Cristo, la piedra angular
María comparte nuestro dolor y nos ofrece su compasión
La columna de la semana pasada se centró en la alegría que encontramos en la celebración de la Natividad de la Santísima Virgen María. Hoy, el memorial de Nuestra Señora de los Dolores enfoca nuestra atención en el sufrimiento de María.
En el Evangelio de san Lucas, Simeón le dice a María: “Tu hijo ha venido para que muchos en Israel caigan o se levanten. Será una señal que muchos rechazarán y que pondrá de manifiesto el pensamiento de muchos corazones, aunque a ti te traspasará el alma como una espada” (Lc 2:34-35). El hijo de María está destinado a vivir una pasión y muerte atroces, y su madre sufrirá junto con él.

**Extractos de registros**
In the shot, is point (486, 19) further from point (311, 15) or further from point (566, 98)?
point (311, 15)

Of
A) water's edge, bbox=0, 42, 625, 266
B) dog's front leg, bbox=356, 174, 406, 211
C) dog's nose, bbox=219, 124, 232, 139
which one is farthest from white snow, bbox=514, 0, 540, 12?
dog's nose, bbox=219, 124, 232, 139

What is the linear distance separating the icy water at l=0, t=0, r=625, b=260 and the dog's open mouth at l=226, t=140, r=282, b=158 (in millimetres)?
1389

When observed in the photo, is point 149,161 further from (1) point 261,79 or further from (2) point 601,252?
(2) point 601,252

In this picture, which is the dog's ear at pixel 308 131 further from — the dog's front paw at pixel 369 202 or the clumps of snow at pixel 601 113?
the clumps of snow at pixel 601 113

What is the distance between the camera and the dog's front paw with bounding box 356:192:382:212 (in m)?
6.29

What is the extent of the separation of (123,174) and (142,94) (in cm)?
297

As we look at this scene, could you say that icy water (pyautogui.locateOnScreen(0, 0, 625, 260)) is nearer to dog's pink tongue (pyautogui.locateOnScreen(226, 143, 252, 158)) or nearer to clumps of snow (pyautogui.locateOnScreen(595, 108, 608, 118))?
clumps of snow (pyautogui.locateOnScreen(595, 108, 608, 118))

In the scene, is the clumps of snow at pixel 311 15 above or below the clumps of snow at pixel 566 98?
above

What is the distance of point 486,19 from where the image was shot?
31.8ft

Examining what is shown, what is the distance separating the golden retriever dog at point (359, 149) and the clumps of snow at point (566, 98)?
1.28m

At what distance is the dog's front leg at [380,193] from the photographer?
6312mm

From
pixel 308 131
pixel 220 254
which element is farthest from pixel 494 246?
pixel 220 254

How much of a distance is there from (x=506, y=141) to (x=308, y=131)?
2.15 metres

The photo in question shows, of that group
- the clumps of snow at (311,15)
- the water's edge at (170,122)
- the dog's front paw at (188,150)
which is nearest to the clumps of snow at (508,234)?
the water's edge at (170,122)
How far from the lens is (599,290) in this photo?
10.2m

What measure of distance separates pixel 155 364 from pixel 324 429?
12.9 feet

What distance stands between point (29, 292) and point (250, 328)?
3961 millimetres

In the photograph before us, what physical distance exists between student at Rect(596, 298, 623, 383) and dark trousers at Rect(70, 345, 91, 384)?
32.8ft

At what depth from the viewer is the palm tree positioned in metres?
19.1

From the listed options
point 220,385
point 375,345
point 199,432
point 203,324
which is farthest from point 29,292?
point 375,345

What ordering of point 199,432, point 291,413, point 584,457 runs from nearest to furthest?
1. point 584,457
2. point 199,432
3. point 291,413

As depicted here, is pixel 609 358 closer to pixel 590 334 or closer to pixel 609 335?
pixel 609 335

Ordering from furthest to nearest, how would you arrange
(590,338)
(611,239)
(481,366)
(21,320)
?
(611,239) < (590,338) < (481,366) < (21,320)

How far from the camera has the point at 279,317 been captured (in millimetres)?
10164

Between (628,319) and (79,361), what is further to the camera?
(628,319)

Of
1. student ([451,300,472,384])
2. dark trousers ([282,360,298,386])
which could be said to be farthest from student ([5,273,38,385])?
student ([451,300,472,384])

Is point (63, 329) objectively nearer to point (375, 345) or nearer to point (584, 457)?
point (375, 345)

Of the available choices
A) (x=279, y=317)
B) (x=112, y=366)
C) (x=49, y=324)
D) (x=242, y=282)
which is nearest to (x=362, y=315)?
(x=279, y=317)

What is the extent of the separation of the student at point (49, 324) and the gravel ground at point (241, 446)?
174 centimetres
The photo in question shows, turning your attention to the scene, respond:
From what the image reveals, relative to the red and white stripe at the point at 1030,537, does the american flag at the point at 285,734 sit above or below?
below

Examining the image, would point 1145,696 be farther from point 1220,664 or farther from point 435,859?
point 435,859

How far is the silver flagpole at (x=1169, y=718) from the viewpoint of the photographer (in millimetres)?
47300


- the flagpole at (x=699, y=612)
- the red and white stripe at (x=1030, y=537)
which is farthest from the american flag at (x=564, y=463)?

**Consigna escrita A**
Transcribe del texto sobre el sufrimiento de María el fragmento que empieza con “Cristo, la piedra” y continúa hasta “sufrimiento de María.”.
**Consigna escrita B**
En los registros, reescribe las líneas que van desde la que contiene “Examining the image, would” hasta el final de los registros, cambiando “flagpole” por “flagstaff” y dejando todo lo demás igual. Entrega únicamente esas líneas.
El texto y los registros proceden de fuentes distintas.

**Resultado A**
Cristo, la piedra angular
María comparte nuestro dolor y nos ofrece su compasión
La columna de la semana pasada se centró en la alegría que encontramos en la celebración de la Natividad de la Santísima Virgen María. Hoy, el memorial de Nuestra Señora de los Dolores enfoca nuestra atención en el sufrimiento de María.

**Resultado B**
Examining the image, would point 1145,696 be farther from point 1220,664 or farther from point 435,859?
point 435,859

How far is the silver flagstaff at (x=1169, y=718) from the viewpoint of the photographer (in millimetres)?
47300


- the flagstaff at (x=699, y=612)
- the red and white stripe at (x=1030, y=537)
which is farthest from the american flag at (x=564, y=463)?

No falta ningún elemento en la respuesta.